このアルバムが発表された時、11枚目にして何を今更「はじめまして」なのかと訝った。
しかしそれはこのアルバムから色々な音作りにチャレンジしてゆく、とりわけロック色が濃くなることに対して発せられたメッセージである。
(後に中島みゆき自身が”御乱心の時代”と呼ぶ期間の始まりであった)

題名に「僕」という一人称が2曲使われている。これまでのアルバムでは彼女独特の「あたし」と「わたし(私)」しか使われてこなかった。ここにも、新境地を開こうという中島みゆきの意欲が見える。

編曲は小野崎孝輔が1、2、5、9曲目を担当し、倉田信雄が3,4、6、7、8、10曲目を担当している。

初めてアルバムの収録曲のタイトルをアルバムのタイトルにしている。
また、これまで「ふられ節」ばかりだった中島みゆきが2曲も恋歌を歌っている。これも、サウンド面ならず新たな境地を切り開こうという意思であろう。

このアルバムのオリコン最高位は、1位。新しい試みにも拘らず、1位をキープし続けていることは、中島みゆきが不動の地位を得ていることを裏付ける。

題名 歌詞
曲調
解説
僕は青い鳥
バラード
最初の曲は斬新な面は出していない。これまでにもあったバラード調である。「僕は青い鳥」と歌うように己の歌がリスナーの幸せに寄与することを祈ると共に、リスナー自身も「青い鳥」だと歌う。
幸福論
ロック
新たな音楽性を求めた曲。今までのみゆきの曲の中でロックといえるのは「あほう鳥」しかない。歌詞は逆説的な幸福論しか歌っていない。「プラスマイナス他人の悲しみを喜んでいないか」歌詞にはそれ程の重要性はないかもしれない。それより、今までのみゆきにないメロディラインが特徴的。
ひとり
バラード
この曲のシングルバージョンとアルバムバージョンでは、まるで別の曲のようである。アルバムバージョンがミディアムテンポであるに対し、シングルバージョンは超スローテンポである。歌詞は中島みゆき十八番のふられ節である。
生まれた時から
ジャズ
この曲も新たな音楽性を求めた歌。これまでもジャズ風なアレンジはあったが、サイドE・ギターのダウンストローク奏法が印象的。歌唱法も新たな試みをしている。「生まれた時から飲んでたと思うほど」という冒頭の歌詞はいかにも中島みゆきらしい。
彼女によろしく
バラード
ふられ節。この曲でも新たな歌い方をしている。

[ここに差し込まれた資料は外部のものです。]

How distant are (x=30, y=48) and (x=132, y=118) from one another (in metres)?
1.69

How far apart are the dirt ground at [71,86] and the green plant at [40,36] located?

「昨日死んだ若い人の掌は長生き示していた」の歌詞は手相占いに対する皮肉。「明日が見えなくて良かったわ だからあなた信じられたもの」から未来への希望を読み取るのは拡大解釈か?
不良
ロック
激しいドラムで始まるへヴィロックである。みゆきも張りのある声で歌っているが声量がまだ足りず伴奏に押されている感がある。ロックへの最初の取り組みであるから仕方はあるまい。
シニカル・ムーン
バラード
前曲の激しいエンディングから1秒足らずで、一転してキーボードの演奏のみが続く。恋歌。”御乱心の時代”は恋歌の時代だと言ってもいい。「好きだと言えば不安になる 言われていなきゃ不安になる」女心の複雑さ。
春までなんぼ
バラード
また前曲のエンディングから1秒足らずで骨太のE・ギターのイントロが始まる。みゆきはまるで喋っているような歌唱法を取っている。「ささやき歌唱法」の変化(へんげ)と言っていい。
僕たちの将来
ワルツ
この曲も恋歌である。キーボードの優しいイントロが前曲ラストと対照的。カップルの会話の部分を中島みゆきはそれを演じるかのように歌う。二人の将来に対する不安が1991年1月に始まった湾岸戦争をバックにのぞく。エンディングの図太い男の声でカウントダウンがそれを助長する。
はじめまして
バラード
カウントダウンの「ツー」で明るいイントロが始まる。ミサイル(核兵器?)の発射は認めないというみゆきの意思か?「新しい服を着る 季節のように 今来た道を 忘れてしまう」これまでのみゆきがまとってきたイメージをぬぐうことの決意。新しい自分も愛してとのリスナーへメッセージを送っている。。